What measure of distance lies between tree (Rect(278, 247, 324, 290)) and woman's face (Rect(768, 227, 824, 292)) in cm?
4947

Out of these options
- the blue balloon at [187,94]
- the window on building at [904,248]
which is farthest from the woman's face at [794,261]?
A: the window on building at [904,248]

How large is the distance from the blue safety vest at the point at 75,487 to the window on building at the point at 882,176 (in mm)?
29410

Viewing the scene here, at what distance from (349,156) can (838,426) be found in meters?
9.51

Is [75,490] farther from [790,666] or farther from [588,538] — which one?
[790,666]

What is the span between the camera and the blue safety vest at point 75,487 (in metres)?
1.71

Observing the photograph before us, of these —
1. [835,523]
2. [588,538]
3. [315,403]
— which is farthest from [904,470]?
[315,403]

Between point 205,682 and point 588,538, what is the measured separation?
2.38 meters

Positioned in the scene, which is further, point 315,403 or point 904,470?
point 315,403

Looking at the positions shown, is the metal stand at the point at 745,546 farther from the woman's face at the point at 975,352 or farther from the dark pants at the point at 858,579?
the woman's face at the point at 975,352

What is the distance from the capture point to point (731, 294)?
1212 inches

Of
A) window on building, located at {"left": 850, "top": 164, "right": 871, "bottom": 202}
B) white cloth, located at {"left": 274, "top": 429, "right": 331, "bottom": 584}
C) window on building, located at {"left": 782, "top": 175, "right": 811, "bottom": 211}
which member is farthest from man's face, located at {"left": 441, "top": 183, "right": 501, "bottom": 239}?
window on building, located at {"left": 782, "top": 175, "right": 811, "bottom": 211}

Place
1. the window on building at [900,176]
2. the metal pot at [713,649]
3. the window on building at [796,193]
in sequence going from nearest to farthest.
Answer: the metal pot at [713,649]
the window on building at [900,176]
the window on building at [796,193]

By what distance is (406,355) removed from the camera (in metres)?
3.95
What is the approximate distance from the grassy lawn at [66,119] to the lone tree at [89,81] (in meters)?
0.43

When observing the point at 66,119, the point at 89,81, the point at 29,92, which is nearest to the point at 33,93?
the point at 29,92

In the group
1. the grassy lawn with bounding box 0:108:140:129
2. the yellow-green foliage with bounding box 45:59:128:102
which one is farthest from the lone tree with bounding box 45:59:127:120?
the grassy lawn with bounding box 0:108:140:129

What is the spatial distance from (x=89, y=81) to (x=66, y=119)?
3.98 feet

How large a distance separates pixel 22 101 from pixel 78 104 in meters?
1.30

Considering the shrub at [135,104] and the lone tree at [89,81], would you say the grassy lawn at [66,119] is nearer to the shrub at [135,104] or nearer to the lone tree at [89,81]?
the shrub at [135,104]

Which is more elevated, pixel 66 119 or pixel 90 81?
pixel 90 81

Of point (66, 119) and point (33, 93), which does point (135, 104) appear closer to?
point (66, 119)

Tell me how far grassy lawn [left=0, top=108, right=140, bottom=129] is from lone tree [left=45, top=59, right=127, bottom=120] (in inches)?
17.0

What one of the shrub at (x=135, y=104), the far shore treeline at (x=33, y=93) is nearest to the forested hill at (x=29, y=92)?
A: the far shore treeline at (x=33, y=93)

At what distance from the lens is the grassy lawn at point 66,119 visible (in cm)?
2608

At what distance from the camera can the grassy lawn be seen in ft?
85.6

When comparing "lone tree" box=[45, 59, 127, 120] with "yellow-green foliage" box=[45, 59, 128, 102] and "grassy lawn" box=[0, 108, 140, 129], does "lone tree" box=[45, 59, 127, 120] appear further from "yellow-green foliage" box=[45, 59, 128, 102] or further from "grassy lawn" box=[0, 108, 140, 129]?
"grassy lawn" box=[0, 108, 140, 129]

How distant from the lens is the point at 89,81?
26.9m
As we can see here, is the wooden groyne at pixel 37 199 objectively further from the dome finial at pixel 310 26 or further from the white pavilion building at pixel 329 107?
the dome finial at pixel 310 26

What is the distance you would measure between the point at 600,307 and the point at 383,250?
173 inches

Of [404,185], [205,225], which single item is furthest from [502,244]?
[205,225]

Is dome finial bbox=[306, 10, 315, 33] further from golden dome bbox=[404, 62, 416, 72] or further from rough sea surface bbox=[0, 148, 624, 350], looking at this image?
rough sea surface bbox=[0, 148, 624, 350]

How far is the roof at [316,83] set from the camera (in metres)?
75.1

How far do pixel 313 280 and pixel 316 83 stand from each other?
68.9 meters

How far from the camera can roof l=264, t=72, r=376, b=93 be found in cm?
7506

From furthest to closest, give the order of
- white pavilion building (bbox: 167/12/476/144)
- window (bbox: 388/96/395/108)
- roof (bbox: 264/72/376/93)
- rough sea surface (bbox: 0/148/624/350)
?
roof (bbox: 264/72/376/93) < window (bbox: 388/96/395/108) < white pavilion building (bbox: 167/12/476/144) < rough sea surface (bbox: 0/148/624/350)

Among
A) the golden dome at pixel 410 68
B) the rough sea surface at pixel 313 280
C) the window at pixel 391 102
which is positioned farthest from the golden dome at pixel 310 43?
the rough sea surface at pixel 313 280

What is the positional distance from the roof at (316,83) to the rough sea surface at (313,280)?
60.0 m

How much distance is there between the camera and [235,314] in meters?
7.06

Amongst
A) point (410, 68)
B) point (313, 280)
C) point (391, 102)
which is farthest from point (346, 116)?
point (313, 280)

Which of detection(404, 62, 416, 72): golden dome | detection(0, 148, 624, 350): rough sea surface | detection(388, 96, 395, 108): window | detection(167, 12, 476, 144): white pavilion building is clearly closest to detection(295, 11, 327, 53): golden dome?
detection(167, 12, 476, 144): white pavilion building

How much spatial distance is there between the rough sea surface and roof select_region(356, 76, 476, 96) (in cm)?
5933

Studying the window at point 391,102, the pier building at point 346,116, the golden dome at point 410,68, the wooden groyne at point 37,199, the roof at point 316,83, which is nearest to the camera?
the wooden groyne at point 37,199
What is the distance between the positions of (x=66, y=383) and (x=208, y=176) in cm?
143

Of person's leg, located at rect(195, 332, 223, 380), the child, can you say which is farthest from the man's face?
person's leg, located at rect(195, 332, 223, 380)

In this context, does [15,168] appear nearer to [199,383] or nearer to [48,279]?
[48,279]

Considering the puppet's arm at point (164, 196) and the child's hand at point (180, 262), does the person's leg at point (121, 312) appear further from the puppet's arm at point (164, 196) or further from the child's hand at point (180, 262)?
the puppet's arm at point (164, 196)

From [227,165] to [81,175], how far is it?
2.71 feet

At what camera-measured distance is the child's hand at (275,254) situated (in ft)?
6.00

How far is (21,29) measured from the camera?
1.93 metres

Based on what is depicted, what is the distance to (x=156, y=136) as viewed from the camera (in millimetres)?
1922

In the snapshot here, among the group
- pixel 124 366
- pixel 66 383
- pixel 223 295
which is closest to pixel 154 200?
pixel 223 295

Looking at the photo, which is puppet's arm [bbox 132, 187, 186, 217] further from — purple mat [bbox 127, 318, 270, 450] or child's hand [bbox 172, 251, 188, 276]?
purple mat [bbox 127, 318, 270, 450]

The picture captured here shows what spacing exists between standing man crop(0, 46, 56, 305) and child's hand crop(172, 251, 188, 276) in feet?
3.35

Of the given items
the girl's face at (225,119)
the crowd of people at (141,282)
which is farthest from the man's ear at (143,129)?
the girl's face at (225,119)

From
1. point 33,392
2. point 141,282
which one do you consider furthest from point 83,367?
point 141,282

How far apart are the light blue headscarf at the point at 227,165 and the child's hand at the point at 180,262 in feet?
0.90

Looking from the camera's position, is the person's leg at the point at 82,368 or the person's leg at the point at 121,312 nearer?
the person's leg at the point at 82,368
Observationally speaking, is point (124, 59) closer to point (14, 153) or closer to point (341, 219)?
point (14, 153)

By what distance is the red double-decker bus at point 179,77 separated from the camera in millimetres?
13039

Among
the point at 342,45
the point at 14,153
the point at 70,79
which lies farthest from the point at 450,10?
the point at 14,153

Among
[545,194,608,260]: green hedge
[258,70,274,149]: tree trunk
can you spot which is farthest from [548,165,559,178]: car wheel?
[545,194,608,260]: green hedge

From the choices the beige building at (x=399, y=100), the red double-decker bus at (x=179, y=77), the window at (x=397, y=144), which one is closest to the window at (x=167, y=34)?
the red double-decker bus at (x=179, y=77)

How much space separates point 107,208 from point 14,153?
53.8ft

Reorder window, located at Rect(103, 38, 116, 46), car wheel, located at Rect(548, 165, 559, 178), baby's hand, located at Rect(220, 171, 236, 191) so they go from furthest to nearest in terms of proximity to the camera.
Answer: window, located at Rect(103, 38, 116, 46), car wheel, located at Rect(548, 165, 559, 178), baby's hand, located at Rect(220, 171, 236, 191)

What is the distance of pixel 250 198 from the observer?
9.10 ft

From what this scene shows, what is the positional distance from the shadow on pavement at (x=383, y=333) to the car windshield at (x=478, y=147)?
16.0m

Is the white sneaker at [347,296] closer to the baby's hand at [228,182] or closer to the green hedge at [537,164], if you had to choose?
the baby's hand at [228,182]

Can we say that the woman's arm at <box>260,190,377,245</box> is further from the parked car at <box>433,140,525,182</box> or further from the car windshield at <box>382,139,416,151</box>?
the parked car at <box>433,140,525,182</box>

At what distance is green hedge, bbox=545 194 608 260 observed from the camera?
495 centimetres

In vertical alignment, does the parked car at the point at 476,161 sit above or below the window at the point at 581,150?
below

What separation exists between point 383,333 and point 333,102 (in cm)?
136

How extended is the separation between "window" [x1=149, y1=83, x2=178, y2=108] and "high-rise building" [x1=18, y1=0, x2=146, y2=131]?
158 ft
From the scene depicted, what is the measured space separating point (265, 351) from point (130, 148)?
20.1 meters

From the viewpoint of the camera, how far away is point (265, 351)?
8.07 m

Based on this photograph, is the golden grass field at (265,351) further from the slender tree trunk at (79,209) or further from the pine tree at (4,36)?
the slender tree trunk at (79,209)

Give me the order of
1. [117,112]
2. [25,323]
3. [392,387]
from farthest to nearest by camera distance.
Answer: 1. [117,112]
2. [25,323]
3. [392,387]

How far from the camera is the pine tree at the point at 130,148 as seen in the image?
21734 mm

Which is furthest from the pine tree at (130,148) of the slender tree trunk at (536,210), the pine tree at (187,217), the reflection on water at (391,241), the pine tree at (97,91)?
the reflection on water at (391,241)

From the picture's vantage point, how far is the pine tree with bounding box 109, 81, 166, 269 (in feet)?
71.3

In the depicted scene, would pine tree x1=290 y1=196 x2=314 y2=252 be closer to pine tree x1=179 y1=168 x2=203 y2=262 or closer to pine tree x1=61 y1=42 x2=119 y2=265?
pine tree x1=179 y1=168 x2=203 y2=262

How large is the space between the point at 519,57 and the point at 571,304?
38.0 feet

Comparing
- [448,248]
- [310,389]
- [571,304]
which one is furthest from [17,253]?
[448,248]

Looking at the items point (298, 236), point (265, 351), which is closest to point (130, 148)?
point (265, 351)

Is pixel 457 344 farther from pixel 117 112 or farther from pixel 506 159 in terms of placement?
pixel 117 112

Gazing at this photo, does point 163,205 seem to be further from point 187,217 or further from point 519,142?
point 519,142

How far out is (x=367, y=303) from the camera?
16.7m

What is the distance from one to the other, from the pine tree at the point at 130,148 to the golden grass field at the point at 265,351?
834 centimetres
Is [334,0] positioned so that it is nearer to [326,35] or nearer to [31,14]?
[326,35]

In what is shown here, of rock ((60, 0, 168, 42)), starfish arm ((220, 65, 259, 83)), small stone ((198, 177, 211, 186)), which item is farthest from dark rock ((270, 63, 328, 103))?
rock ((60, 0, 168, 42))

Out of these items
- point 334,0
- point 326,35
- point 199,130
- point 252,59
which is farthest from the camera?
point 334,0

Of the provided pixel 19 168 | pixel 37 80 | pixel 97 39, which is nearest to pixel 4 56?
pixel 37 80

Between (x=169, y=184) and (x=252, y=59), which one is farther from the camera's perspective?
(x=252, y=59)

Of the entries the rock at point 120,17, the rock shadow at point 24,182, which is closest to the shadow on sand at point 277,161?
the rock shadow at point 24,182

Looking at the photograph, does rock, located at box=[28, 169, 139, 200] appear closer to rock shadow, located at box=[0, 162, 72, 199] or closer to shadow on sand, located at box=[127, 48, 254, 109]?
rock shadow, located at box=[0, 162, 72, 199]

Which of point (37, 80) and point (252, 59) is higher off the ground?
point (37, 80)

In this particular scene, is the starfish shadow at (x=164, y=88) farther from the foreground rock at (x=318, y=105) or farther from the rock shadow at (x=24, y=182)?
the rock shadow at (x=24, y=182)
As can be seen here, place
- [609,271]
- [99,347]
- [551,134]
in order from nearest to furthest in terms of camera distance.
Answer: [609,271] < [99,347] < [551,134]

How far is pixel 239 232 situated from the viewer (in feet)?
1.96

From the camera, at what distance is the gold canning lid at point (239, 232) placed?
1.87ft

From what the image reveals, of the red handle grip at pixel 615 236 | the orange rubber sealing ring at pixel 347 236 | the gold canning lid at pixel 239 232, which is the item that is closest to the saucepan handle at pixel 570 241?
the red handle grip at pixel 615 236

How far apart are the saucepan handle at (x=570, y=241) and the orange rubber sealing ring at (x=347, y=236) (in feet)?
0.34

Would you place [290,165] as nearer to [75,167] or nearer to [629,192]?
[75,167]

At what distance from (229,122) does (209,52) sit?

**쓰기 과제:**
"From what the"라는 문구가 들어 있는 행에서 시작해 마지막 행에서 끝나는 부분을 한 글자도 바꾸지 말고 그대로 뽑아 적으세요.

**과제 풀이:**
From what the image reveals, of the red handle grip at pixel 615 236 | the orange rubber sealing ring at pixel 347 236 | the gold canning lid at pixel 239 232, which is the item that is closest to the saucepan handle at pixel 570 241?
the red handle grip at pixel 615 236

How far apart are the saucepan handle at (x=570, y=241) and the orange rubber sealing ring at (x=347, y=236) (in feet)?
0.34

Would you place [290,165] as nearer to [75,167] or nearer to [629,192]?
[75,167]

At what distance from (229,122) does (209,52) sit?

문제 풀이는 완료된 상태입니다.